И, наконец, ни в одной из саг не было и намека на громадность пространств, в которых совершались достижения людей древности — не было и следа этой мерцающей пустоты между звездами и планетами. Путешествия в сагах обязательно происходили лишь в тесных, замкнутых пространствах, в подземных пещерах или в крохотных долинах, окруженных горами.
Объяснение этому могло быть лишь одно. Давным-давно, быть может, еще до основания Диаспара, произошло нечто, что не только лишило Человека любознательности, честолюбивого порыва к неизведанному, но и отвратило его от Звезд — назад, к дому, искать убежища в замкнутом мирке последнего города Земли.

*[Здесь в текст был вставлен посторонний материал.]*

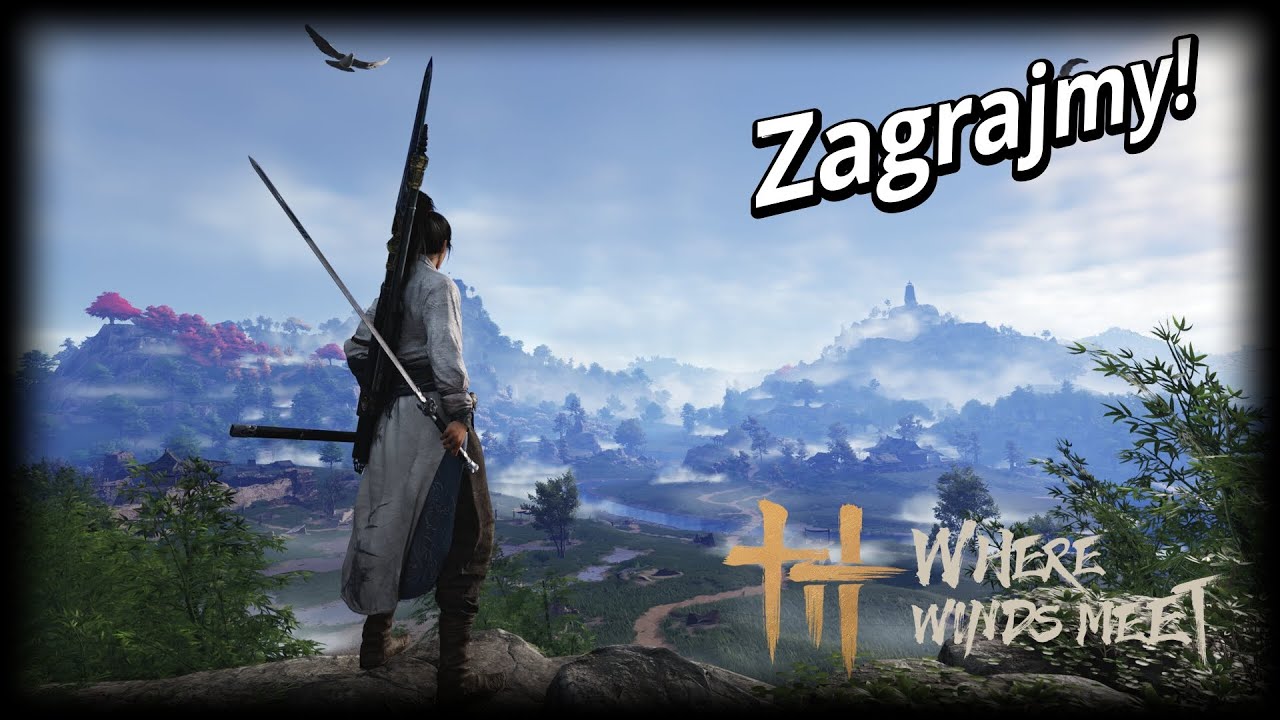 WHERE WINDS MEET &ndash; Najlepsze darmowe RPG akcji?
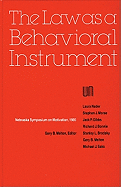 Nebraska Symposium on Motivation, 1985, Volume 33: The Law as a Behavioral Instrument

Он отказался от Вселенной и возвратился в искусственное чрево Диаспара. Пылающее, неостановимое стремление, что вело его когда-то через бездны Галактики, сквозь тьму к островам туманностей за ее пределами, бесследно угасло. На протяжении неисчислимых эпох ни один космический корабль не появлялся в пределах Солнечной системы! Так, среди Звезд, потомки Человека все еще, быть может, возводили империи и разрушали светила… Земля ничего об этом не знала и не хотела знать.
Земле все это было безразлично. Олвину — нет.
…Комната была погружена в темноту — кроме одной, светящейся изнутри стены, на которой, по мере того, как Олвин сражался со своими видениями, то отливали, то снова набирали силу разноцветные волны. Кое-что на рождающейся картине вполне его удовлетворяло: он прямо-таки сразу влюбился в стремительные очертания гор, вздымающихся из моря. И все же — что-то ускользало, хотя он никак не мог уразуметь — что же именно. Снова и снова пытался он запомнить зияющие провалы картины — хитроумный прибор считывал в его сознании теснящие друг друга образы и воплощал их на стене в цвете. Все впустую… Линии выходили расплывчатыми и робкими, оттенки получались грязноваты и скучны. Когда художнику неведома цель, отыскать ее не в состоянии даже самые чудесные инструменты.